Türkiye Materials 19 June 2013 09:45 (UTC +04:00)
Turkish finance minister signals measures against UK on spying claims
Turkish finance minister signals measures against UK on spying claims

Finance Minister Mehmet Shimshek, one of the officials reportedly spied on during a G20 meeting in London in 2009, indicated on Tuesday that Turkey could take measures against NATO ally Britain if that claim is proven to be true, saying the Foreign Ministry is working on the issue Today`s Zaman reported.

"The necessary reaction has been shown. If there are other steps [that need] to be taken, our Foreign Ministry needs to study them. Our Foreign Ministry is taking necessary steps," Shimshek told reporters in Ankara.

The Foreign Ministry said in a statement on Monday that the report on spying, published in the UK Guardian earlier in the day, was worrying and that it is clear that this will be a scandal even if the report is partly true. The statement stressed that mutual trust, respect and transparency are essential in international cooperation and added that it is clear that such a behavior from an ally is "unacceptable."

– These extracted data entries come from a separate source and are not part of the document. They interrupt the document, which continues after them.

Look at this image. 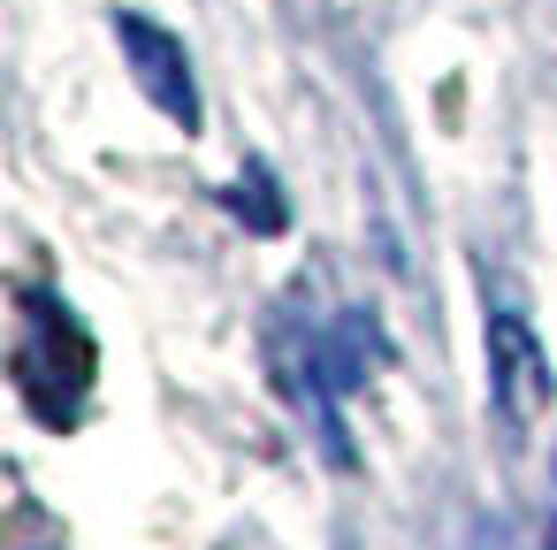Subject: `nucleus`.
Returning a JSON list of instances; mask_svg holds the SVG:
<instances>
[{"label": "nucleus", "mask_w": 557, "mask_h": 550, "mask_svg": "<svg viewBox=\"0 0 557 550\" xmlns=\"http://www.w3.org/2000/svg\"><path fill=\"white\" fill-rule=\"evenodd\" d=\"M24 306L32 314H24V337H16V382H24V398H32L39 420L70 428L77 398L92 382V344L77 337L70 306H54V298H24Z\"/></svg>", "instance_id": "1"}, {"label": "nucleus", "mask_w": 557, "mask_h": 550, "mask_svg": "<svg viewBox=\"0 0 557 550\" xmlns=\"http://www.w3.org/2000/svg\"><path fill=\"white\" fill-rule=\"evenodd\" d=\"M481 359H488V405H496V420H504L511 436H527V428L549 413V390H557V375H549V352H542V337L527 329V314H511V306H488Z\"/></svg>", "instance_id": "2"}, {"label": "nucleus", "mask_w": 557, "mask_h": 550, "mask_svg": "<svg viewBox=\"0 0 557 550\" xmlns=\"http://www.w3.org/2000/svg\"><path fill=\"white\" fill-rule=\"evenodd\" d=\"M115 47H123V62H131V77H138V93H146L176 131H199V77H191V47H184L176 32H161L153 16H138V9H115Z\"/></svg>", "instance_id": "3"}, {"label": "nucleus", "mask_w": 557, "mask_h": 550, "mask_svg": "<svg viewBox=\"0 0 557 550\" xmlns=\"http://www.w3.org/2000/svg\"><path fill=\"white\" fill-rule=\"evenodd\" d=\"M268 192H275V176H268L260 161H252V169L237 176V192H230V207H237V215H245L260 237H275V230L290 222V207H283V199H268Z\"/></svg>", "instance_id": "4"}, {"label": "nucleus", "mask_w": 557, "mask_h": 550, "mask_svg": "<svg viewBox=\"0 0 557 550\" xmlns=\"http://www.w3.org/2000/svg\"><path fill=\"white\" fill-rule=\"evenodd\" d=\"M549 550H557V504H549Z\"/></svg>", "instance_id": "5"}]
</instances>
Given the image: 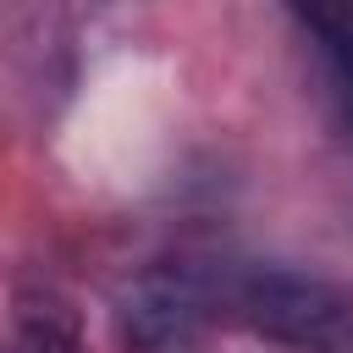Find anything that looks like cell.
I'll use <instances>...</instances> for the list:
<instances>
[{"label": "cell", "mask_w": 353, "mask_h": 353, "mask_svg": "<svg viewBox=\"0 0 353 353\" xmlns=\"http://www.w3.org/2000/svg\"><path fill=\"white\" fill-rule=\"evenodd\" d=\"M221 325H243L276 353H353V292L276 259H215Z\"/></svg>", "instance_id": "1"}, {"label": "cell", "mask_w": 353, "mask_h": 353, "mask_svg": "<svg viewBox=\"0 0 353 353\" xmlns=\"http://www.w3.org/2000/svg\"><path fill=\"white\" fill-rule=\"evenodd\" d=\"M215 325V259H154L116 298V336L127 353H193Z\"/></svg>", "instance_id": "2"}, {"label": "cell", "mask_w": 353, "mask_h": 353, "mask_svg": "<svg viewBox=\"0 0 353 353\" xmlns=\"http://www.w3.org/2000/svg\"><path fill=\"white\" fill-rule=\"evenodd\" d=\"M320 61V77H325V94L342 116V127L353 132V17L342 11H298L292 17Z\"/></svg>", "instance_id": "3"}, {"label": "cell", "mask_w": 353, "mask_h": 353, "mask_svg": "<svg viewBox=\"0 0 353 353\" xmlns=\"http://www.w3.org/2000/svg\"><path fill=\"white\" fill-rule=\"evenodd\" d=\"M17 353H83L72 303L55 292H28L17 303Z\"/></svg>", "instance_id": "4"}]
</instances>
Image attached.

There was no further comment from the Foreign Ministry on Tuesday.

The Guardian reported that the UK secret wiretapping agency, GCHQ, targeted Şimşek and other foreign officials during a G20 meeting in London in September 2009. The GCHQ, said the Guardian, also considered monitoring the communications of 15 named members of his staff and of Turkey's Central Bank, but it was not clear which if any of the staff members were ultimately placed under surveillance.

The goal was to collect information about the Turkish position on the reform of the global financial infrastructure in the wake of the world banking crisis, said the Guardian.

Shimshek said the spying appeared to have aimed at finding out the Turkish position on international financial inspection and global financial reforms as well as Turkey's dialogue with other G20 partners on these issues. "The necessary reaction will be shown," he said.

In a statement on the Turkish reaction, the British Foreign Office confirmed that the Turkish Foreign Ministry has contacted the British Embassy in Ankara on the alleged spying. It denied that the British ambassador was summoned to the Foreign Ministry, saying the Turkish authorities contacted the embassy by phone.

The Foreign Office echoed an earlier statement by former British Prime Minister Tony Blair, saying that it will not comment on intelligence matters. "We never comment on security or intelligence issues and I am not about to start now," Cameron said on Monday during a G8 summit in London. "I don't make comments on security or intelligence issues. That would be breaking something that no government has previously done." GCHQ also declined to comment on the report.

The Guardian report revealed details about the GCHQ spying, stating that the GCHQ had hacked emails stolen passwords and even set up a bugged Internet cafe to monitor foreign officials' communications.

Other countries whose diplomats were spied on during the same meeting also reacted angrily. "It's a scandal! The US and British special services tapped [then President Dmitry] Medvedev's phone at the 2009 G20 summit. The US denies it, but we can't trust them," Alexei Pushkov, the Kremlin-connected chief of foreign affairs committee in the lower house of Russian parliament, wrote on his Twitter feed on Monday.

South African diplomats said in a statement that they were concerned by the report, according to the Associated Press, demanding that London "investigate this matter fully."

Spying on foreign diplomats is an old practice and the AP cited experts as saying that the expressions of shock from Turkey and other countries may be spurious since it's widely known that all nearly all countries spy on one another. But Britain's standing could nevertheless suffer real damage. "The diplomatic fallout from this could be considerable," British academic Richard J. Aldrich, whose book "GCHQ" charts the agency's history, was quoted as saying.